Persian of the Circus. Jack Butler Yeats, via.
Amos Yadlin and Avner Golov in the New York Times:
But it would be dangerous to think that Iran’s proposal for negotiations alone would pave the way for a deal. What matters is not the talks but the outcome.
Classic Israeli diplomatic strategy: Never enter negotiations unless you can predetermine how they come out.*
the enrichment of uranium from a low level (3.5 percent to 19.75 percent) to weapons-grade level (90 percent) is only one of three dimensions of Iran’s nuclear strategy. A second dimension is [jump]
Iran’s progress toward a quick “breakout capability” through the stockpiling of large quantities of low-enriched uranium that could be further enriched rapidly to provide weapons-grade fuel.
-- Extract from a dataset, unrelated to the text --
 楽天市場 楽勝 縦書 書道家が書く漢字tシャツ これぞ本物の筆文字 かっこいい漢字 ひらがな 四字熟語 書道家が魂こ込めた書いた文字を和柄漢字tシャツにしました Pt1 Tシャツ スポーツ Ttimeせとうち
Third, Iran also appears to be pursuing a parallel track to a nuclear capability through the production of plutonium.
Dimension 2: Contrary to what you might expect, they don't throw the uranium away after enriching it. Apparently they're not just doing it for occupational therapy.** Dimension 3: Inspectors might want to think about that, huh?***
Of the three countries that have publicly crossed the nuclear threshold since the Nuclear Non-Proliferation Treaty entered into force in 1970, two — India and North Korea — did so via the plutonium track.
Oh, and what about that other country that did it privately and hasn't signed the NPT? Hint: Starts with an I too. No, not Iraq. Maybe we should study how many dimensions they used, by way of getting a clearer working idea.
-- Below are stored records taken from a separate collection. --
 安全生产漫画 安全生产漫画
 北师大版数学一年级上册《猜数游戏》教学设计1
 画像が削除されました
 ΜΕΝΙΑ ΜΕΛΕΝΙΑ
Moderate messages from Tehran should not be allowed to camouflage Iran’s continuing progress toward a bomb.
Or noncontinuing progress, as the case may be. It's a troll message: Keep on as you are, we don't have anything different to suggest, except you should feel bad about it.

*Have you seen my famous Netanyahu joke?
**Except we're here today specifically because they have proposed not doing it any more.
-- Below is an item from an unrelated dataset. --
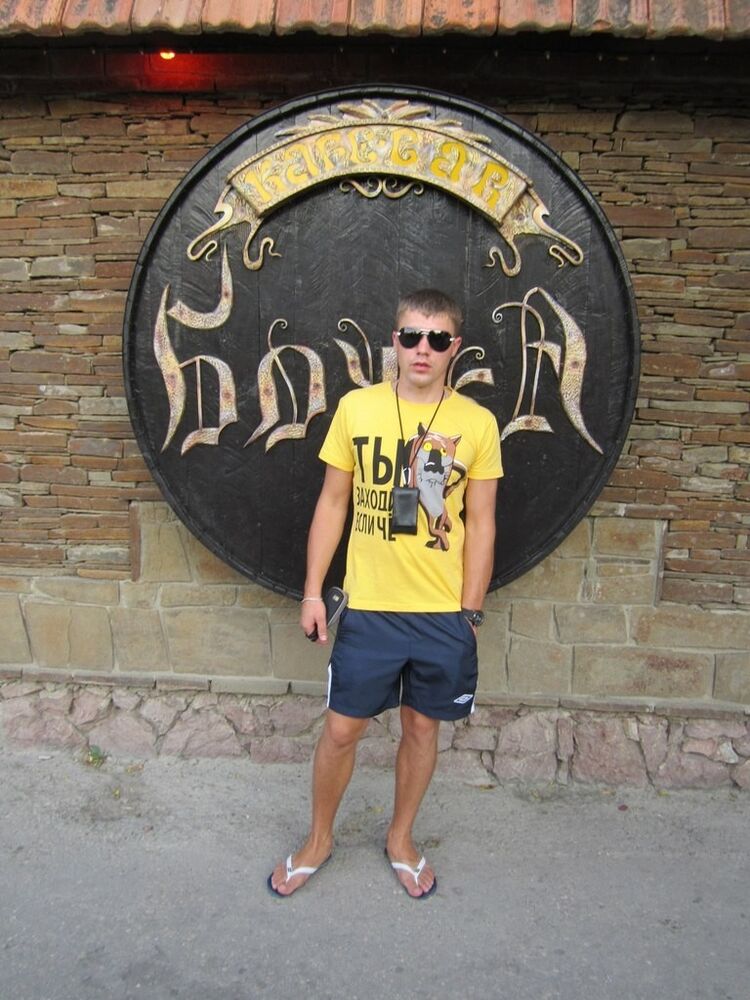 ���� 9243314 ������� ���������, 39 ���, ���� ���������� � ������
*** Bloomberg Businessweek, June 6, 2013:
“We always welcome the agency to have more sophisticated equipment, to have more accuracy in their measurements, so that technical matters will not be politicized,” Iranian envoy Ali Asghar Soltanieh said late yesterday in Vienna. The Islamic republic won’t object to IAEA monitors using new technologies to determine whether plutonium is being extracted from spent fuel at its new reactor in Arak.